Panko-Crusted White Beans with Rosemary & Garlic

1 can Cannellini white beans
2 tsp olive oil, divided
1/2 sweet white onion, diced
1 clove garlic, pressed or finely minced
4 inch fresh rosemary sprig, minced
~2/3 cup panko
salt & pepper to taste

1.  rinse beans in a colander, let drain. 

2.  warm 1 tsp olive oil in a pan. add onions & garlic + a pinch of salt. cook until onions begin to brown.

3.  combine white beans, rosemary & panko in a shallow dish. gently fold white bean mixture into onions. add more oil as needed to prevent the beans & panko from sticking to the pan. 

4. cook until the panko has browned a bit & formed a loose crust around the beans.

January 04, 2013

Chicken Salad

Curried Chicken Salad with Apricots & Scallions

This recipe is easily pulled together in about 15 minutes. It is easy enough to double, depending on your needs. Serve over a bed of lettuce, stuff into a pita pocket or even snack on this salad alone.


3 chicken breasts
6-8 dried apricots, diced
1 bunch scallions, diced
1/2 yellow pepper, diced
1 bunch cilantro, chopped
1 tbsp curry powder
2 tbsp mayo, more or less to taste (I used light mayo)
1 tsp whole grain mustard
salt & pepper to taste
yield: 6 servings

1. boil the chicken breasts for about 12 minutes. 

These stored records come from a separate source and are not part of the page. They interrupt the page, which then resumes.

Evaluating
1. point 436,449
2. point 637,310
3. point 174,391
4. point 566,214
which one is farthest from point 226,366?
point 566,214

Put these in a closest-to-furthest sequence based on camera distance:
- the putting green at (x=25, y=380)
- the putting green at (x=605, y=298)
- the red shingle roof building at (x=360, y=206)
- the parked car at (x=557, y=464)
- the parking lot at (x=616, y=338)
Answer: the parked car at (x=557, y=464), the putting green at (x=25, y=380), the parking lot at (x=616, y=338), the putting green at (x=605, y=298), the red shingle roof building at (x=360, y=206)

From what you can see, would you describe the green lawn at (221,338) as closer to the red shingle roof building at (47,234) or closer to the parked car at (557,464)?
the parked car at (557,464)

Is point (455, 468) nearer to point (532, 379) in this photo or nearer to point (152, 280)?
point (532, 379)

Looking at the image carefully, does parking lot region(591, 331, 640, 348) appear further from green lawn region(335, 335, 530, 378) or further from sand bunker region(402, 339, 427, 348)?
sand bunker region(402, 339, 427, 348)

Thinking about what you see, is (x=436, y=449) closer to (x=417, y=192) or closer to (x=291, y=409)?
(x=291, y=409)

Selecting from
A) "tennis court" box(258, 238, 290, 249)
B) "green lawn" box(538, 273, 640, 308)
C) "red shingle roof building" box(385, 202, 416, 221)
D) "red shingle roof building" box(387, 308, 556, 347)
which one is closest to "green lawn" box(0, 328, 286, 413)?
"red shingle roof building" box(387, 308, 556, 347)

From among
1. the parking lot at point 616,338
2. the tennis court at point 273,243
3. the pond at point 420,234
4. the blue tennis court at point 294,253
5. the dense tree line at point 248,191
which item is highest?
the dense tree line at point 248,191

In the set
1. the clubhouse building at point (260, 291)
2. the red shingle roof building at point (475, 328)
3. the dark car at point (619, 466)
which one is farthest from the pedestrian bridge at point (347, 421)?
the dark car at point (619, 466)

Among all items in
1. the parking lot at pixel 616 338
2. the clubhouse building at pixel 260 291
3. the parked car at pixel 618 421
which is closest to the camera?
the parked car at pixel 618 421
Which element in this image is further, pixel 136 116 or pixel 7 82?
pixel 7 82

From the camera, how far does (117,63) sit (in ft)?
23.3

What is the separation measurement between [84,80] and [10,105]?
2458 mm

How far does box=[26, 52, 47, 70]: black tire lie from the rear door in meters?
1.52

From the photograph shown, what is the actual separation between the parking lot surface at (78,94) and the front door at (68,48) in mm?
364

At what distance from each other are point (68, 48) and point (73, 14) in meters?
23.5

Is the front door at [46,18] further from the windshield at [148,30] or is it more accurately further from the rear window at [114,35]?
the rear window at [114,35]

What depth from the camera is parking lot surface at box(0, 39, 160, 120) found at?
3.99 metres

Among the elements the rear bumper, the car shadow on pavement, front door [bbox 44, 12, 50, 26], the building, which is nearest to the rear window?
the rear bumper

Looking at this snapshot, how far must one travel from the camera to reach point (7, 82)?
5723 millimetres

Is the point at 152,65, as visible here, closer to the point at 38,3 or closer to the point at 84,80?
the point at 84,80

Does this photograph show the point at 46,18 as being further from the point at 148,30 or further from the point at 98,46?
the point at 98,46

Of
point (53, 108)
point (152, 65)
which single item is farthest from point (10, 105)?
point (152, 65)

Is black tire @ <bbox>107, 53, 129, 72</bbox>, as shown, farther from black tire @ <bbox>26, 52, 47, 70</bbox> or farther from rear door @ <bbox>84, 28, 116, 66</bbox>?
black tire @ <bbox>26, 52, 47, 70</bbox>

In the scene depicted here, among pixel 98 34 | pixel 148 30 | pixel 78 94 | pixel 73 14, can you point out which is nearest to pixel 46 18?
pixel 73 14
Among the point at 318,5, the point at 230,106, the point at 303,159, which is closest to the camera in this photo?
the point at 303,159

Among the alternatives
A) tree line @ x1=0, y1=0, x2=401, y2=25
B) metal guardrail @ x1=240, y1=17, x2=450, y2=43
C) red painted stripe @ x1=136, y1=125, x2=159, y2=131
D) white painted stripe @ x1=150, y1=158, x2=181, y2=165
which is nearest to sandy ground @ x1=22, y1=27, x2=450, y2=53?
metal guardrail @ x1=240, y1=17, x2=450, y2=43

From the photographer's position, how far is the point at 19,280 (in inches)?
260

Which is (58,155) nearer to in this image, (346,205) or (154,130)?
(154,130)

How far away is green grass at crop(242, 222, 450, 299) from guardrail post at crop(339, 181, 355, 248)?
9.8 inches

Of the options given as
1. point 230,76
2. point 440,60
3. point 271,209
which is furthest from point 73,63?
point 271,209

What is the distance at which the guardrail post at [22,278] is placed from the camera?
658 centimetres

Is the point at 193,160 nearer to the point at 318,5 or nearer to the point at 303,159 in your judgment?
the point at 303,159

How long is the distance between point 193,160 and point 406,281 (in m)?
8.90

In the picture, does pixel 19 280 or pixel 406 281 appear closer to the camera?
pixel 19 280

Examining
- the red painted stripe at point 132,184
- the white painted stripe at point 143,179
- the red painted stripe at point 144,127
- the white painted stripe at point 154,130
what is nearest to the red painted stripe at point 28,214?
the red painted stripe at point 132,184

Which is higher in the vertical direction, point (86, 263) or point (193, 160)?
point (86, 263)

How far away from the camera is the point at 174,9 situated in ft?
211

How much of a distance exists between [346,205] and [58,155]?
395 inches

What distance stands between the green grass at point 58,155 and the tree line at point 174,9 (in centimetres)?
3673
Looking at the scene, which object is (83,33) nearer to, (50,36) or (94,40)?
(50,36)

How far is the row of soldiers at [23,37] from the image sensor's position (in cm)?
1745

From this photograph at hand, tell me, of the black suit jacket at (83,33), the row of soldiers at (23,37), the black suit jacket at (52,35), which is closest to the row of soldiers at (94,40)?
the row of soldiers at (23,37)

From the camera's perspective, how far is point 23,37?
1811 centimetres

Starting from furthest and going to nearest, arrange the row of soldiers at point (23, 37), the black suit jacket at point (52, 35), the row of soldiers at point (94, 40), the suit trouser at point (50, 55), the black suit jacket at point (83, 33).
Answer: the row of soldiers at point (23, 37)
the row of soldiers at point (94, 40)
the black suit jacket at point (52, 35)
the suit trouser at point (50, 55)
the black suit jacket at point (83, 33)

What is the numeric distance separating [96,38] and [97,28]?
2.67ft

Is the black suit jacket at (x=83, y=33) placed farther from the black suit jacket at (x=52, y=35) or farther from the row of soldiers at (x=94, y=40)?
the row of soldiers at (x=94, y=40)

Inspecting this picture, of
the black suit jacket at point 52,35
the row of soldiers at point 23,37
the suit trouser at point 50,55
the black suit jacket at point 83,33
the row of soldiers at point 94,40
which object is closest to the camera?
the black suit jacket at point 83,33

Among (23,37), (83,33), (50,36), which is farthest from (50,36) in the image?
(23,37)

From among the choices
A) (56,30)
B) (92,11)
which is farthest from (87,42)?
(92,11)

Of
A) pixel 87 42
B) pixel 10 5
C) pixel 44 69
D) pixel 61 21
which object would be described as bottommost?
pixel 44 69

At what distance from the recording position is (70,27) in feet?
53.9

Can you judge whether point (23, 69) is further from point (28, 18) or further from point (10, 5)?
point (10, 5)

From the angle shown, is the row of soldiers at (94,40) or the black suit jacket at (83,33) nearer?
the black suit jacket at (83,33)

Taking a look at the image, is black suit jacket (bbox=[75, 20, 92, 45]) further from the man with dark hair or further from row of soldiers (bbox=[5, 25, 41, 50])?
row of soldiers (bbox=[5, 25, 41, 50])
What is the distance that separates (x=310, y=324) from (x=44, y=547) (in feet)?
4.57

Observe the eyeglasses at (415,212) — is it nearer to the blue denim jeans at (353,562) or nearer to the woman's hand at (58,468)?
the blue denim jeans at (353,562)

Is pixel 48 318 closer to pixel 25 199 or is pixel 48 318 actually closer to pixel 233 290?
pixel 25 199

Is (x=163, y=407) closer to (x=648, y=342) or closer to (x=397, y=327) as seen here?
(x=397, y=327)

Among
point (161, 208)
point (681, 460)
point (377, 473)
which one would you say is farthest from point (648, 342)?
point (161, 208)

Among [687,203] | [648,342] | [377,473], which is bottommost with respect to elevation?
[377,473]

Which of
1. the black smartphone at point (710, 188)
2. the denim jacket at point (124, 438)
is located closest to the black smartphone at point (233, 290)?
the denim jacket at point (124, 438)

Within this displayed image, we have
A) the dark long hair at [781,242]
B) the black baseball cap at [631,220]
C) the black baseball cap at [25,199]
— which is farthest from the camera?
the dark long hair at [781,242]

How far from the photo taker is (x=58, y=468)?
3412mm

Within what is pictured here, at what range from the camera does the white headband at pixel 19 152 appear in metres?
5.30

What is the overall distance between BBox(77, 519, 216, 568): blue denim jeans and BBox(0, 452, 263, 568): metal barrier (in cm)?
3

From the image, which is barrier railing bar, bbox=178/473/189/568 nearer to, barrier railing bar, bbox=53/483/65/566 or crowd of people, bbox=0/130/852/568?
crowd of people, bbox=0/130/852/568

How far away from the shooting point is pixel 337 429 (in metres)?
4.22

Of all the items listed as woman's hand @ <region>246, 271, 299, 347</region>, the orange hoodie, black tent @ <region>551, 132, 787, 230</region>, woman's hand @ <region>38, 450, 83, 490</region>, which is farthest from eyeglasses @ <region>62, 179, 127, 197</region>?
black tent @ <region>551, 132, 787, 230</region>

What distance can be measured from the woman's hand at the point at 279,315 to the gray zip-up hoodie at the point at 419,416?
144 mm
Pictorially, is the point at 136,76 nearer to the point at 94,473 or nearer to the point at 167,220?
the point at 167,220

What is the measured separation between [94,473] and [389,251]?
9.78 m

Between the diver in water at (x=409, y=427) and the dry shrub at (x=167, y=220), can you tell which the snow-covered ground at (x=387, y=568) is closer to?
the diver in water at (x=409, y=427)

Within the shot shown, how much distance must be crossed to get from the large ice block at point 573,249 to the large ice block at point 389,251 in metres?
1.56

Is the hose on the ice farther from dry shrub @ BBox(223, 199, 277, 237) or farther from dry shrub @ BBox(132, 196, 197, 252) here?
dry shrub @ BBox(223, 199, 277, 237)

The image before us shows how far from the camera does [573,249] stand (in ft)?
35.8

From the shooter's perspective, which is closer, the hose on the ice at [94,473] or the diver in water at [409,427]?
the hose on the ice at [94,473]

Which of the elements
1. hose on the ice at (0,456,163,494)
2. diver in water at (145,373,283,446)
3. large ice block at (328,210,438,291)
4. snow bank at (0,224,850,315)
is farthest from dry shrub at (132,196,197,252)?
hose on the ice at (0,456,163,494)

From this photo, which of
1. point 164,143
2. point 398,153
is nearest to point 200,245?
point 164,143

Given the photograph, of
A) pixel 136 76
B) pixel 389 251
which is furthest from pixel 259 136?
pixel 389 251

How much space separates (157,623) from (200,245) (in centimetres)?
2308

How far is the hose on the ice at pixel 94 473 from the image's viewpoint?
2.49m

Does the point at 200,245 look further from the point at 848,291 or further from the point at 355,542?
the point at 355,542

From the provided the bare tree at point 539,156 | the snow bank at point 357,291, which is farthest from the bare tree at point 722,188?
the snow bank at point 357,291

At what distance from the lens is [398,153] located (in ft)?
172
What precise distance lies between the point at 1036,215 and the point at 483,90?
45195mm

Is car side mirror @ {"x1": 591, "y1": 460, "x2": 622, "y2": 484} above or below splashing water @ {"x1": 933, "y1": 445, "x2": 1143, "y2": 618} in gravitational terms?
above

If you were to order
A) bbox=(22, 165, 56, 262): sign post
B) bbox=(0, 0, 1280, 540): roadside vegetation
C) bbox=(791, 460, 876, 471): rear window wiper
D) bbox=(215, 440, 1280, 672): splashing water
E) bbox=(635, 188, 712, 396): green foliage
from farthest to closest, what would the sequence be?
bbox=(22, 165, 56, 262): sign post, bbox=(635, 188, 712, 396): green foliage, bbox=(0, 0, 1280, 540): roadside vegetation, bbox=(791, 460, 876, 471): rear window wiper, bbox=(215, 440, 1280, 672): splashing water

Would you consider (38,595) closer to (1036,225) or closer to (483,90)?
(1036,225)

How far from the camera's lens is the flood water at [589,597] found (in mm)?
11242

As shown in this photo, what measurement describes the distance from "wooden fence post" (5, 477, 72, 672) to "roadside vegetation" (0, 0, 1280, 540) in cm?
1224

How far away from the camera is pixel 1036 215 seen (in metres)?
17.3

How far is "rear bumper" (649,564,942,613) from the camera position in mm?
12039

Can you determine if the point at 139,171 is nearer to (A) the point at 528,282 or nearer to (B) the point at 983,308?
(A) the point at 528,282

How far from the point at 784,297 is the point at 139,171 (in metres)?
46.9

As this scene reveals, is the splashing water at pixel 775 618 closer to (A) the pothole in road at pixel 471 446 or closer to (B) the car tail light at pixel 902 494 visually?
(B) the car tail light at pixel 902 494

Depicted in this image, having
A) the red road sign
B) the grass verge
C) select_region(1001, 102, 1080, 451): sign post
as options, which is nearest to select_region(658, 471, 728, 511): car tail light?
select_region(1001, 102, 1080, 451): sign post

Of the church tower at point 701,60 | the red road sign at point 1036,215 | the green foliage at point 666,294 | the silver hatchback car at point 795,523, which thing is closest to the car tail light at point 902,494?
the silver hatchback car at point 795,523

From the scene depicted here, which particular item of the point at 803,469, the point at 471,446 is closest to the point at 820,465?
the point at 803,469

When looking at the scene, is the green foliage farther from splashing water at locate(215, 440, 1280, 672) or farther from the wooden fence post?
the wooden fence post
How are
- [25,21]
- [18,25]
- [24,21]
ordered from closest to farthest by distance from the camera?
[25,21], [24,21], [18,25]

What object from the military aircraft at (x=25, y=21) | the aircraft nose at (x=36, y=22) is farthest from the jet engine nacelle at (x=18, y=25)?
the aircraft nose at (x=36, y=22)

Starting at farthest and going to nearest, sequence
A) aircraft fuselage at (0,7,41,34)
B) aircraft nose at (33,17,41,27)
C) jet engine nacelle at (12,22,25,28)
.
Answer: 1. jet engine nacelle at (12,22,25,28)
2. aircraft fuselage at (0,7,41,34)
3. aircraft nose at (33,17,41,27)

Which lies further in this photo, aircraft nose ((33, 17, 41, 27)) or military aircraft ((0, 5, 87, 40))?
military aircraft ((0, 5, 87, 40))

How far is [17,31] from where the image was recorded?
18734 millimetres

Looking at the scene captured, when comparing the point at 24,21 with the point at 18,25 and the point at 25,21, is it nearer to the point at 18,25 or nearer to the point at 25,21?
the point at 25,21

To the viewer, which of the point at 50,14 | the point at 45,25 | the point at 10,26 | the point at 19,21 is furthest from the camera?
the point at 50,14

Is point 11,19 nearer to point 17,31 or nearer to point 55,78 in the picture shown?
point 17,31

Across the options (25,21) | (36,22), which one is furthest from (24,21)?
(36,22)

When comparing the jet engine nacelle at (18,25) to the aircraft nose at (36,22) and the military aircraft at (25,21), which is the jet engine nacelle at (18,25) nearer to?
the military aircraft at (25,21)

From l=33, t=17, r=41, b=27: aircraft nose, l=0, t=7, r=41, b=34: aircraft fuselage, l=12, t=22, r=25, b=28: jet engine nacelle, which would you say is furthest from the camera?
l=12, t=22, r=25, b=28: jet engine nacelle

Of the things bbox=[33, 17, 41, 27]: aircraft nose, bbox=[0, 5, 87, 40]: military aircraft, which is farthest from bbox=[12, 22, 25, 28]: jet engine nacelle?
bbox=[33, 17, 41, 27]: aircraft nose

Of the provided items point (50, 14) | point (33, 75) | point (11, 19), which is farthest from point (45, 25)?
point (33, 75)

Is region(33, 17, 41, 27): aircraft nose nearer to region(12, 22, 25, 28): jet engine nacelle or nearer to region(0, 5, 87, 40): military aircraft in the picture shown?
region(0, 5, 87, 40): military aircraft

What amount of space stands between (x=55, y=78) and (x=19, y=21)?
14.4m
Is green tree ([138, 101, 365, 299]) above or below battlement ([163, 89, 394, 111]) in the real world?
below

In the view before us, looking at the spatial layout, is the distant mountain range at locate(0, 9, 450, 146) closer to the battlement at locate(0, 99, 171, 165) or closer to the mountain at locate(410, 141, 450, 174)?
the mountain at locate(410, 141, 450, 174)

2. meanwhile, chop the apricots, scallions, yellow pepper & cilantro.

3. when ready, the chicken should be completely opaque & juicy when cut. remove the chicken from the water & pull apart with a fork & knife.

4. combine all ingredients in a large bowl. if you are looking to be less heavy on mayo, make sure you use just enough so that the contents are easy to stir & become more or less uniform when mixed. on the other hand, a little extra mayo will make this creamier, adjust curry powder for balance.